From Python, the ncurses
library is responsible for consulting the
terminfo
database and determining how to interact with the terminal.
This interaction with the ncurses
library is typically performed from
the _curses
, _curses_panel
, and _readline
C extensions. These
C extensions are wrapped by the user-facing curses
and readline
Python modules. And these Python modules can be used from various
functionality in the Python standard library. For example, the readline
module is used to power pdb
.
PyOxidizer applications do not ship a terminfo database. Instead,
applications rely on the terminfo
database on the executing machine.
(Of course, individual applications could ship a terminfo
database if
they want: the functionality just isn’t included in PyOxidizer by default.)

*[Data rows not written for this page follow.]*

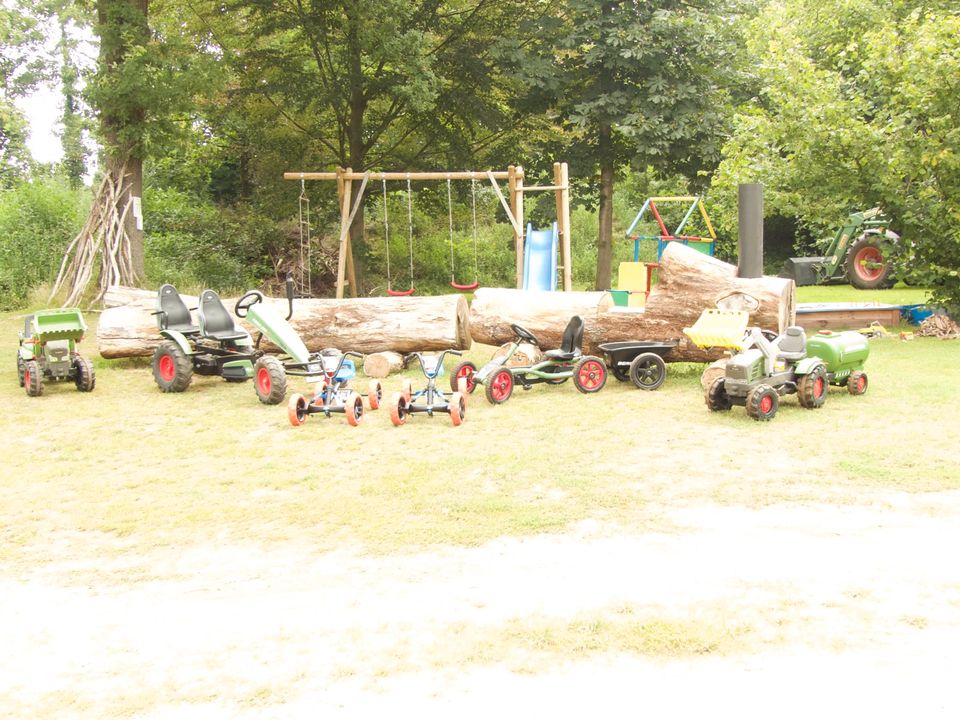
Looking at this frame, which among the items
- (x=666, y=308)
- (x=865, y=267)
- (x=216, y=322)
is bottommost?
(x=216, y=322)

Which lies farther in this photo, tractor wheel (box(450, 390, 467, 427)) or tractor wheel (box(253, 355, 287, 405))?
tractor wheel (box(253, 355, 287, 405))

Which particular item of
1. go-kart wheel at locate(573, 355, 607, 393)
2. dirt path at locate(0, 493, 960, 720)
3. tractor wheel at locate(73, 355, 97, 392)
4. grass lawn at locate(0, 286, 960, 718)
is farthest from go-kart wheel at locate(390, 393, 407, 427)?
tractor wheel at locate(73, 355, 97, 392)

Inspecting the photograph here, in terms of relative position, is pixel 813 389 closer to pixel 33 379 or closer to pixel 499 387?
pixel 499 387

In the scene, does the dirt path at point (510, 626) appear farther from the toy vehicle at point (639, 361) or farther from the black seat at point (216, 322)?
the black seat at point (216, 322)

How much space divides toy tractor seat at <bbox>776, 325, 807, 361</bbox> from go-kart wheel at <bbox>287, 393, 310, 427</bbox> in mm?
4220

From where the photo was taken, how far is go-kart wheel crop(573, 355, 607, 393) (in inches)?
386

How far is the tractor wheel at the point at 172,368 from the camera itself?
33.0 ft

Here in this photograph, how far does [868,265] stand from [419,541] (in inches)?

The reason PyOxidizer doesn’t ship a terminfo
database is that terminal
configurations are very system and user specific: PyOxidizer wants to
respect the configuration of the environment in which applications run. The
best way to do this is to use the terminfo
database on the executing
machine instead of providing a static database that may not be properly
configured for the run-time environment.
PyOxidizer applications have the choice of various modes for resolving
the terminfo
database location. This is facilitated mainly via the
PythonInterpreterConfig.terminfo_resolution
config setting.
By default, when Python is initialized PyOxidizer will try to identify
the current operating system and choose an appropriate set of well-known
paths for that operating system. If the operating system is well-known
(such as a Debian-based Linux distribution), this set of paths is fixed.
If the operating system is not well-known, PyOxidizer will look for
terminfo
databases at common paths and use whatever paths are
present.
If all goes according to plan, the default behavior just works. On
common operating systems, the cost to the default behavior is reading
a single file from the filesystem (in order to resolve the operating
system). The overhead should be negligible. For unknown operating
systems, PyOxidizer may need to stat()
~10 paths looking for the
terminfo
database. This should also complete fairly quickly. If
the overhead is a concern for you, it is recommended to build applications
with a fixed path to the terminfo
database.
Under the hood, when PyOxidizer resolves the terminfo
database
location, it communicates these paths to ncurses
by setting the
TERMINFO_DIRS
environment variable. If the TERMINFO_DIRS
environment variable is already set at application run-time, PyOxidizer
will never overwrite it.
The ncurses
library that PyOxidizer applications ship with is also
configured to look for a terminfo
database in the current user’s
home directory (HOME
environment variable) by default, specifically
$HOME/.terminfo
). Support for termcap
databases is not enabled.
Note
terminfo
database behavior is intrinsically complicated because
various operating systems do things differently. If you notice oddities
in the interaction of PyOxidizer applications with terminals, there’s
a good chance you found a deficiency in PyOxidizer’s terminal detection
logic (which is located in the pyembed::osutils
Rust module).
Please report terminal interaction issues at https://github.com/indygreg/PyOxidizer/issues.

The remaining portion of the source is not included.